Application Forecasts and Market Shares

What rising chip manufacturing prices mean to consumers

09 June 2022
With price hikes looming on semiconductor manufacturing, consumers will begin to see higher prices on consumer electronics, appliances, vehicles and more. Source: TSMC

Two of the leading foundries in the world — Taiwan Semiconductor Manufacturing Co. (TSMC) and United Microelectronics Corp. (UMC) — are exploring the possibility of raising prices for semiconductor manufacturing due to inflation and high demand.

TSMC warned clients that in less than a year it plans to raise prices due to looming inflation concerns, rising costs of raw materials and its expansion to up capacity of semiconductors globally, according to a Nikkei Asia report. In 2021, TSMC raised prices on chips already by as much as 10% or more for high-end process nodes.

Meanwhile, UMC said it is also considering raising its 2023 quotes by about 6% for 22/28 nanometer processes due to high demand, DigiTimes Asia reported.

Rising prices during a time when capacity is maxed out is not a new thing and across the board chip makers raised prices by 5% to 15% in response to costs of raw materials and supply constraints in 2021, Jabil said. Older technologies, such as analog and diode technologies were raised even more. Price increases across all semiconductor supplies is expected to happen again this year, the company said.

Impact on markets

While rising prices will impact foundry clients directly at their pocketbooks, what does it mean for the rest of the supply chain and to the ongoing chip shortage?

Because semiconductors have reached a point where every aspect of daily life uses these devices — whether its in cars, phones, televisions, and work or home computers — rising prices on semiconductor manufacturing will impact everyone.

In 2021, with the chip shortage drastically hitting the automotive market, average prices on new cars increased 15%. With so many chips going into infotainment, powertrains, electric motors, lighting systems, vehicles sensors and more, if automotive chip prices are raised again in 2022, it will likely cause OEMs to raise the prices of vehicles yet again.

Home appliances have also become smart in the past few years, connecting to Wi-Fi, home automation connectivity and sensors to alert consumers when something goes wrong. All these new features require semiconductors and likely prices on these appliances will increase in the coming years as chips get more expensive to build.

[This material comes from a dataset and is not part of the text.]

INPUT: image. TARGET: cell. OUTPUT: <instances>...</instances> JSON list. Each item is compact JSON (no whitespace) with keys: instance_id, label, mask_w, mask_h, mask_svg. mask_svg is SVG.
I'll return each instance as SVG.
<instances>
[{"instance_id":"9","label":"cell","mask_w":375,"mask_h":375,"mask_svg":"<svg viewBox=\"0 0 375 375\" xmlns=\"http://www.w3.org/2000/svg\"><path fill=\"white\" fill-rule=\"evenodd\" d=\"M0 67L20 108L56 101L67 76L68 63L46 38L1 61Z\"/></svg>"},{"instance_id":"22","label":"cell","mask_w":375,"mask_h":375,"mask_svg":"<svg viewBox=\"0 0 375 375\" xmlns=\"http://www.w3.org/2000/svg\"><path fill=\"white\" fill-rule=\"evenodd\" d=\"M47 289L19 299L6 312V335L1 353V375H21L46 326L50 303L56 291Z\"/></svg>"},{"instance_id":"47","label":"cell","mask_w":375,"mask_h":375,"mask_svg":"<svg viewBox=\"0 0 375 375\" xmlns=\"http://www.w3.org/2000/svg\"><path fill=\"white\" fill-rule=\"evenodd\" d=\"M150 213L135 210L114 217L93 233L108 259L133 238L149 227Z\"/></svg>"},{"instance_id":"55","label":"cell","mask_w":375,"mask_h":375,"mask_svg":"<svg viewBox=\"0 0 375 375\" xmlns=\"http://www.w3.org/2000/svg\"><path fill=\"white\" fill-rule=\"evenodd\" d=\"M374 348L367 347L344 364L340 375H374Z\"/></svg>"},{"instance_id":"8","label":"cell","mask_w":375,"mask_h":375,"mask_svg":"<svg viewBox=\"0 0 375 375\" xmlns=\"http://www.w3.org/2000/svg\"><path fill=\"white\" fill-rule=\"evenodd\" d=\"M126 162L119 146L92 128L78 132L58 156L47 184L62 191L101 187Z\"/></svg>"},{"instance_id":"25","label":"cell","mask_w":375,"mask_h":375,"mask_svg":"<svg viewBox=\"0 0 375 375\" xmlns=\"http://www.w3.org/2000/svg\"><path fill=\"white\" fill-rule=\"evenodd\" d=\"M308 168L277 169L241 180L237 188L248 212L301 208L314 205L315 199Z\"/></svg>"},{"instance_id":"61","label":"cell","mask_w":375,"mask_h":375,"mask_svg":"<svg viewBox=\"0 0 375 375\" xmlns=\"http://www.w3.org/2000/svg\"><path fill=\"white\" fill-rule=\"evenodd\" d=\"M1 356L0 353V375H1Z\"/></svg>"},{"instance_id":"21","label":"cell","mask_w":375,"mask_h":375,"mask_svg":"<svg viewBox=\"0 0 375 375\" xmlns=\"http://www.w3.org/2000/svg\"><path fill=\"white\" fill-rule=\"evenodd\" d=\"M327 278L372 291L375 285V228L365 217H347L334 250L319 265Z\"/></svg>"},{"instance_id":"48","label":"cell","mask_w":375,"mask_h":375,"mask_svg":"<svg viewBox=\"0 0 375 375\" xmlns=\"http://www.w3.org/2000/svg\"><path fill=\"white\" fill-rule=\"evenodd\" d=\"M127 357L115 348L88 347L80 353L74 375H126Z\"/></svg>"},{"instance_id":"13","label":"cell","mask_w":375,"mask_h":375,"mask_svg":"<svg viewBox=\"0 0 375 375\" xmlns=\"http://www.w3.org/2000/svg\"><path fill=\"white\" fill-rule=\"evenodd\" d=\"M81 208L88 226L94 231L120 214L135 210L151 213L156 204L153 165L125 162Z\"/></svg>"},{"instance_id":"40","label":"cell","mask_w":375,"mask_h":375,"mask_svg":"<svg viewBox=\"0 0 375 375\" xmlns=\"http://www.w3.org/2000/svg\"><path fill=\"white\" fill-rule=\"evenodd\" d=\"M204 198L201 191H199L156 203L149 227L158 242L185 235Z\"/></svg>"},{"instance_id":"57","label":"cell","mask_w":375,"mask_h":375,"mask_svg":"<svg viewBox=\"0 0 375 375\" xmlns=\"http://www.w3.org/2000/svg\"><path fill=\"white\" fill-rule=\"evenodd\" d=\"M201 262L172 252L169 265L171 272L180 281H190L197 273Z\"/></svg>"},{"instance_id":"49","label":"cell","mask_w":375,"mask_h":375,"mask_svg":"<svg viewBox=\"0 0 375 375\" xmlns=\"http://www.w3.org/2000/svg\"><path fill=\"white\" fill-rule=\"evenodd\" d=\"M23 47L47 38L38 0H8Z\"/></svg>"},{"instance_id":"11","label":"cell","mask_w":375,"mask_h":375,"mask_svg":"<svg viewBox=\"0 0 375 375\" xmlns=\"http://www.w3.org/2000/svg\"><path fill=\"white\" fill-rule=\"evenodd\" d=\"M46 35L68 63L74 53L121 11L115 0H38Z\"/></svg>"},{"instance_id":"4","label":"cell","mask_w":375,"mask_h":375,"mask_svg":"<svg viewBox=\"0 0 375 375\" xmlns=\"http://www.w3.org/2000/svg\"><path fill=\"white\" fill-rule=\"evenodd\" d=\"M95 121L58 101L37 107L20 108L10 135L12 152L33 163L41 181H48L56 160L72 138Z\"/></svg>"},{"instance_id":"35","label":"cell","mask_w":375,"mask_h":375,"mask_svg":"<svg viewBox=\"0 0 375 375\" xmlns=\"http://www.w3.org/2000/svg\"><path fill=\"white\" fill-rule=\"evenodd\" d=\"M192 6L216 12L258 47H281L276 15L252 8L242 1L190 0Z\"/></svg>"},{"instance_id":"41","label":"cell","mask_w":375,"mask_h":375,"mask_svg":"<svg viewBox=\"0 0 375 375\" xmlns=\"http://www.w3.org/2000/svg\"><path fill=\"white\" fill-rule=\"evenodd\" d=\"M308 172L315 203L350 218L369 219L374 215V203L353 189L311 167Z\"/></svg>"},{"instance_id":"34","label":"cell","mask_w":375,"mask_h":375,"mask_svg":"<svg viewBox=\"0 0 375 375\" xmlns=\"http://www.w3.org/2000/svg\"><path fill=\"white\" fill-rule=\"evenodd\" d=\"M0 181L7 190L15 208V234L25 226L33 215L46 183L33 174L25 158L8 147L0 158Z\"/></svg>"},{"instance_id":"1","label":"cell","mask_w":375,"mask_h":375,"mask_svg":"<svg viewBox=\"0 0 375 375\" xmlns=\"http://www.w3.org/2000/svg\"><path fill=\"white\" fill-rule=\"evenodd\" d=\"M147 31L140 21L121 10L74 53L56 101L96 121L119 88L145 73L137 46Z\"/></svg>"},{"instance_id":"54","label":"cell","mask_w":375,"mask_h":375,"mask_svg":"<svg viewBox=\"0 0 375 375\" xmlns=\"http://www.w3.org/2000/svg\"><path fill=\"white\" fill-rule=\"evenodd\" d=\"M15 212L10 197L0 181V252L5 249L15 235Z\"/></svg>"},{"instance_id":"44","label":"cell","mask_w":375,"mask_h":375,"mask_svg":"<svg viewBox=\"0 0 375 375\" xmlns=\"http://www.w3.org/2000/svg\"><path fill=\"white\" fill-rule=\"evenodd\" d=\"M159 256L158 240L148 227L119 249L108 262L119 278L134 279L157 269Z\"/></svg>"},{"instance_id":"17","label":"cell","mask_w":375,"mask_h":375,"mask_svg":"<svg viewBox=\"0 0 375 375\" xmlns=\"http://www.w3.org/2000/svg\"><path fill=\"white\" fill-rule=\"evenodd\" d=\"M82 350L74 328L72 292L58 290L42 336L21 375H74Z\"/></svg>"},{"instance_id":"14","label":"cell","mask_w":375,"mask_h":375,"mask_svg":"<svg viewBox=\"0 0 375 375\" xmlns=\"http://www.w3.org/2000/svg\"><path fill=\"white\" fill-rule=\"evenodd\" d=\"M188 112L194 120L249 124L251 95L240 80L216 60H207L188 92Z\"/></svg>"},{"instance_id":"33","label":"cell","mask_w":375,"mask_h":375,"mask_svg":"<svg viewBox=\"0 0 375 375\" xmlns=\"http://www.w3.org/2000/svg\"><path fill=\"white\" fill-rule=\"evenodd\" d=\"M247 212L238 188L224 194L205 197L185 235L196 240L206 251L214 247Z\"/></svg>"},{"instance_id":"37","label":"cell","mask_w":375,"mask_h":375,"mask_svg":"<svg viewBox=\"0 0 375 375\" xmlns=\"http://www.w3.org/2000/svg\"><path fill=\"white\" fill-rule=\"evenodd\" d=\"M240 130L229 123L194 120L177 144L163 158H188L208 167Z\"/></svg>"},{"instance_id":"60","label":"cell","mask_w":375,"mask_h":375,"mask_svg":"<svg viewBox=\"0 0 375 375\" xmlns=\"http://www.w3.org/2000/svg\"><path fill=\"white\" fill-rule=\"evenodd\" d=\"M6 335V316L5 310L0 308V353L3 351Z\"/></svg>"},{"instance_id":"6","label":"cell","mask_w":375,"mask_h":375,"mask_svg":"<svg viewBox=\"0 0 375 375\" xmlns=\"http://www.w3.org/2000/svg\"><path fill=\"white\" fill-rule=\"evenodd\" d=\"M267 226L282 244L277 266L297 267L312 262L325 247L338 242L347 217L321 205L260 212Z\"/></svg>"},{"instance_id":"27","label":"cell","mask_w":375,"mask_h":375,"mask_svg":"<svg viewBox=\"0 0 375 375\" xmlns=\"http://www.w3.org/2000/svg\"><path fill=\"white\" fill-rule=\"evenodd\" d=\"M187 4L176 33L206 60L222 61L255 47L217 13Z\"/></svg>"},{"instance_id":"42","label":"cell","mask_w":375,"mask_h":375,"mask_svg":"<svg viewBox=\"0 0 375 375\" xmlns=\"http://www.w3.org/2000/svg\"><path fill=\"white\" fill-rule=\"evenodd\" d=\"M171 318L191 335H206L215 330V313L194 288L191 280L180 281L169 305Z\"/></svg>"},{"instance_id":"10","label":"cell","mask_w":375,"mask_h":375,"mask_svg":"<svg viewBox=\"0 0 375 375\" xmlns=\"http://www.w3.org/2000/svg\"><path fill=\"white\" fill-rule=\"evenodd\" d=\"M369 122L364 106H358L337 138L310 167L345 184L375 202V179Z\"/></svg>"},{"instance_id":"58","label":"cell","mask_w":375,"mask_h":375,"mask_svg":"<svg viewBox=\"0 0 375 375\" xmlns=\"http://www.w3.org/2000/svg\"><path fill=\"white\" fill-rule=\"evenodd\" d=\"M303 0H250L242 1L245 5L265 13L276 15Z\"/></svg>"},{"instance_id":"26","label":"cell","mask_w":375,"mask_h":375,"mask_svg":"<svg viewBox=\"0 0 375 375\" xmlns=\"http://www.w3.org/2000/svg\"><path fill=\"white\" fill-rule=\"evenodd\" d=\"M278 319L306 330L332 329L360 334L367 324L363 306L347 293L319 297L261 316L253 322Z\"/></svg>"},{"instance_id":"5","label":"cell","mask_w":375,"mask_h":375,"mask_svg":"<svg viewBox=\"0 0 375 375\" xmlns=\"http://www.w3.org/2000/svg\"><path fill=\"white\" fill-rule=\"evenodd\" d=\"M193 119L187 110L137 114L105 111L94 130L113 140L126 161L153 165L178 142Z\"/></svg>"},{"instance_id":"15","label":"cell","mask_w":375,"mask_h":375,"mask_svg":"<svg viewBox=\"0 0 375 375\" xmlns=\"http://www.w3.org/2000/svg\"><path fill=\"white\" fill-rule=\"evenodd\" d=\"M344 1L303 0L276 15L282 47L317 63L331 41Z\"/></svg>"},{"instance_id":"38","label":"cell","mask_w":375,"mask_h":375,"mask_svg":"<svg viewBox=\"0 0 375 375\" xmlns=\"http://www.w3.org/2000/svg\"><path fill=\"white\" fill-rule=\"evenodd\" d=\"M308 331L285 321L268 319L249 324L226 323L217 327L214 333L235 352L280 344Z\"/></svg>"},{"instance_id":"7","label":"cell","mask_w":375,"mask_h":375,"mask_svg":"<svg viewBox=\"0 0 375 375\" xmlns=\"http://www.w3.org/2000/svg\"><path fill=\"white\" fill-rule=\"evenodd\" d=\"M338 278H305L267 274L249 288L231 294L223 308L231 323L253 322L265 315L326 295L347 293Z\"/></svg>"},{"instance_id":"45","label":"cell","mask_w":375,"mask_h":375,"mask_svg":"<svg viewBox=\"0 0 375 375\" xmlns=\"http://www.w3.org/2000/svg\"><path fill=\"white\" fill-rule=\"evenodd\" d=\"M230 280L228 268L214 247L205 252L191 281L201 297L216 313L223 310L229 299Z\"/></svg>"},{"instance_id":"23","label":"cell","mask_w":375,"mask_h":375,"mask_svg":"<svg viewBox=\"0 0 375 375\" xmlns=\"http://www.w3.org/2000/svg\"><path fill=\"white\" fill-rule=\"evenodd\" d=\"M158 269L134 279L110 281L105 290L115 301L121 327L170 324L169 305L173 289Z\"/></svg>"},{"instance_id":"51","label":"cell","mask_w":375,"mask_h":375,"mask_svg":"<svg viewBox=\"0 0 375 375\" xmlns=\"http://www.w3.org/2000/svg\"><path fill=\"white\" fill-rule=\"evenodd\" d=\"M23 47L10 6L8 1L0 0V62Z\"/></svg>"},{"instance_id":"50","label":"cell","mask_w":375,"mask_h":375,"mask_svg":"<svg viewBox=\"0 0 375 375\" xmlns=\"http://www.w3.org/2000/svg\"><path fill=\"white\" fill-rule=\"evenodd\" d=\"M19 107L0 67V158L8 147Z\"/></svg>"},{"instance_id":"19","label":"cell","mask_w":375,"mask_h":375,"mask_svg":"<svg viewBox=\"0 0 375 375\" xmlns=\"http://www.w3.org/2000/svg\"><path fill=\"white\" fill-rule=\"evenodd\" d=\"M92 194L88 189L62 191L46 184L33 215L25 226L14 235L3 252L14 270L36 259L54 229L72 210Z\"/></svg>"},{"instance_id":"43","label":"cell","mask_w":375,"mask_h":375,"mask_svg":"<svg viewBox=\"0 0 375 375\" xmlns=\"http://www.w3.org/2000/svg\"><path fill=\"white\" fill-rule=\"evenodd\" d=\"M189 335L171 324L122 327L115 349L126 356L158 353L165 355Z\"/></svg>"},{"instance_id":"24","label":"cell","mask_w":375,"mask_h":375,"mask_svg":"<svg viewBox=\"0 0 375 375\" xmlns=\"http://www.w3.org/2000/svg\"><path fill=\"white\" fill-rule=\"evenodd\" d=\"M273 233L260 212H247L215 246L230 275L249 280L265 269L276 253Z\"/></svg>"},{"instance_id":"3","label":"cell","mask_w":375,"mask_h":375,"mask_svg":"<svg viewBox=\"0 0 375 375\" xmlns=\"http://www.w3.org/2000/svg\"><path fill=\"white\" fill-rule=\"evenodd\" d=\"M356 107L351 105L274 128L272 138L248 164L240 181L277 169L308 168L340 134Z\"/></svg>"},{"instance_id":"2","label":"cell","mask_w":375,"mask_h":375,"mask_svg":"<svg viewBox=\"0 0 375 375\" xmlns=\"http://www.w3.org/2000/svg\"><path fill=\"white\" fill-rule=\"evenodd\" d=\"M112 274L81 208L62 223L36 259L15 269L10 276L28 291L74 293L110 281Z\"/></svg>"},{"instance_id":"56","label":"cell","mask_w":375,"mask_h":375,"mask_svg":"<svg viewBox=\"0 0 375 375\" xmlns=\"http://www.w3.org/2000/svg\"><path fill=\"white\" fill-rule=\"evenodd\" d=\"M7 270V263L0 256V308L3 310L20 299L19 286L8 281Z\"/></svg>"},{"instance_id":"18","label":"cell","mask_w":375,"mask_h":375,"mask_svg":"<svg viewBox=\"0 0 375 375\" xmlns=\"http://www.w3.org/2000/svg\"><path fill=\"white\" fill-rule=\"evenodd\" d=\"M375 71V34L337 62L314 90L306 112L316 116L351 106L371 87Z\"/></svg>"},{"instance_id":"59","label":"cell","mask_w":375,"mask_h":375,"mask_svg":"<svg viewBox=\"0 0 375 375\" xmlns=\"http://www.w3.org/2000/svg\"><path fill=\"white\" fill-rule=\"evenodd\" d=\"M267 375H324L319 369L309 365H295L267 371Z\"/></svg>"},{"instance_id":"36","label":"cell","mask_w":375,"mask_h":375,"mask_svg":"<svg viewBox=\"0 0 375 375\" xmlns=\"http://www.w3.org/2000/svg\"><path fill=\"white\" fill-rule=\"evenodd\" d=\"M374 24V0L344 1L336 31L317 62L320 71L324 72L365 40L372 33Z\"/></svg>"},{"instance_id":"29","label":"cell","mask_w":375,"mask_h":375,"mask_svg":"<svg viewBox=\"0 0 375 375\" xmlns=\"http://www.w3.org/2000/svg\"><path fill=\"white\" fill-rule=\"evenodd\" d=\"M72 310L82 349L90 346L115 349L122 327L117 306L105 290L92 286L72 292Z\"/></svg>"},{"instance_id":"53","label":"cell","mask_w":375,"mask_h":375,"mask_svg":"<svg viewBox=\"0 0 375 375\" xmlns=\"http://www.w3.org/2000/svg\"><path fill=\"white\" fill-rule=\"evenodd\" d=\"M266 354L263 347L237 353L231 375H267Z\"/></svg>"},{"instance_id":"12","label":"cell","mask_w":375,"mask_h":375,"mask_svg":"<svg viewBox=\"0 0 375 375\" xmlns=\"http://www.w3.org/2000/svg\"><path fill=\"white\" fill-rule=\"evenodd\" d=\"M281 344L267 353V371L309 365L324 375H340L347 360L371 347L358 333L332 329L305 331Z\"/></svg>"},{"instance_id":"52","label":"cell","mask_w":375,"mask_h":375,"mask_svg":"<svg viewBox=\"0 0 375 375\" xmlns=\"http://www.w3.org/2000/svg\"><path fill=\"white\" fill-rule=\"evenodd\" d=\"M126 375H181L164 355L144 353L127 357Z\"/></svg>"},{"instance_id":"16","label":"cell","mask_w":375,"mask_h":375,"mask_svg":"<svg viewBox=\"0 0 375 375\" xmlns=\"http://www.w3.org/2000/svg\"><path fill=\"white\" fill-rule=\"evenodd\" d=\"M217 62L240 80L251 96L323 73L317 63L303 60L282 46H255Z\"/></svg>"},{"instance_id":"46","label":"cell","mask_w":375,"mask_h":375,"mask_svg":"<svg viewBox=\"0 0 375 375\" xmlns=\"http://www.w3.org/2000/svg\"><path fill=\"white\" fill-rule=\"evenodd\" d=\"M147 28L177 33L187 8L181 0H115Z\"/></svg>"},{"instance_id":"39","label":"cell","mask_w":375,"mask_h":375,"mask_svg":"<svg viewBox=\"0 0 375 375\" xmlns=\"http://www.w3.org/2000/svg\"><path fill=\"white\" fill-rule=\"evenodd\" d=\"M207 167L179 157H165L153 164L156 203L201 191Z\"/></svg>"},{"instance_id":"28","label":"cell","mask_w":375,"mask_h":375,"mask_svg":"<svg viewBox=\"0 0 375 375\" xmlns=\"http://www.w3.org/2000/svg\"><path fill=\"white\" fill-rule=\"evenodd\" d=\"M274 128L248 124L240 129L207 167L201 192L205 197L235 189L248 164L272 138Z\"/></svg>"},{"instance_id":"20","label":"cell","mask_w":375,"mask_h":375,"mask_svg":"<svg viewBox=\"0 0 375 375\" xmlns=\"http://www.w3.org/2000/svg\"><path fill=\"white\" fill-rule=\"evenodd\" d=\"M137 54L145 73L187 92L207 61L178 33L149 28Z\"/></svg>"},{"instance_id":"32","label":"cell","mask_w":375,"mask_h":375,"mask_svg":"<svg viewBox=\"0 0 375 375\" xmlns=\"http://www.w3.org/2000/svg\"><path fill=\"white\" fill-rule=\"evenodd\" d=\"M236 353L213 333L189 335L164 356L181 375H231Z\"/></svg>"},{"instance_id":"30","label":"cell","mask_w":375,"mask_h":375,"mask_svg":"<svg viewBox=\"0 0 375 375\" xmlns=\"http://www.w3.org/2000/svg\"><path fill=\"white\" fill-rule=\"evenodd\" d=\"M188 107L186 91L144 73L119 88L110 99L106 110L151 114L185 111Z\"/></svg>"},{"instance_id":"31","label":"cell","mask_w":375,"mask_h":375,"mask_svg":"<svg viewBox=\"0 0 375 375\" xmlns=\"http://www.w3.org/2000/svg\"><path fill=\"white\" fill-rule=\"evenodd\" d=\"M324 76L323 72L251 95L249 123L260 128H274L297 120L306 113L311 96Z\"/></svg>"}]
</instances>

Other smart devices in the home will likely also follow suit in the coming years for next generation televisions, smart speakers, thermostats and more.

Raw material concerns

Raw material supply has long been a concern to semiconductor manufacturers even before Russia’s war on Ukraine. The situation became exacerbated after the war began due to about 70% of the world’s semiconductor-grade neon gas, a chemical used in lasers for chipmaking, is supplied by Ukraine. Ukraine also supplies about 40% of the world’s krypton gas used in KrF lasers also used in semiconductor manufacturing.

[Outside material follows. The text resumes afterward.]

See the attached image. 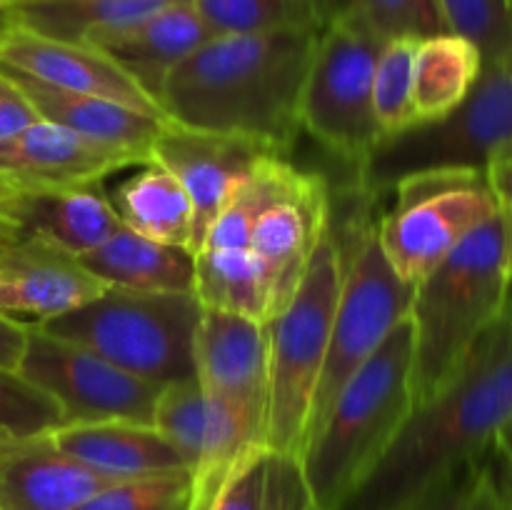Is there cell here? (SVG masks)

Additionally, Russia is the source of 35% of the palladium used in the U.S., which is used in the making of sensors and memory semiconductors.

While initially the Russian war on Ukraine was downplayed in terms of the impact on chipmakers, Toshiba recently told Bloomberg it is clearly “not a positive” for the supply chain and prices on raw materials will continue to rise due to the war as well as increased demand reverberating throughout the supply chain.

Last month, Toyota warned that rising raw materials costs could cut profits by as much as 20% leading to higher costs of cars beyond just semiconductor pricing. This includes metal costs for batteries used in electric vehicles that are largely being inflated in pricing due to the rising costs of lithium, cobalt and nickel.

The cost of metals has the potential to undermine efforts to transition the automotive market from gasoline- and diesel-powered vehicles to electrified models, said Alice Yu, senior analyst at S&P Global, a market research firm.

Yu said this may just be a temporary situation as efforts to increase extraction of the key metals and experiments with alternative battery chemistries could push costs down. But in the near term, automakers will have to deal with the shortage in semiconductors and high prices on metals.

Chip shortage waning?

In a recent report from Bloomberg, Daimler and BMW are among the automotive OEMs that are now getting enough semiconductors to meet their vehicle manufacturing needs after struggling for more than a year and half to find enough chips.

“We’re still monitoring it week to week, but up to now basically worldwide, we had no issues running production,” said Joerg Burzer, Mercedes’s head of production and supply chain management.

The chip shortage caused every automotive OEM from all regions to cut back on production of vehicles and in turn had to cut back on revenue forecasts.

The chip supply situation improved due to inflation, which cut into demand for consumer electronics, and carmakers are working down their order backlogs. The concern now is if consumer demand will still be as high as it has been due to inflation, higher interest rates and overall higher costs of the vehicles due to chip prices rising.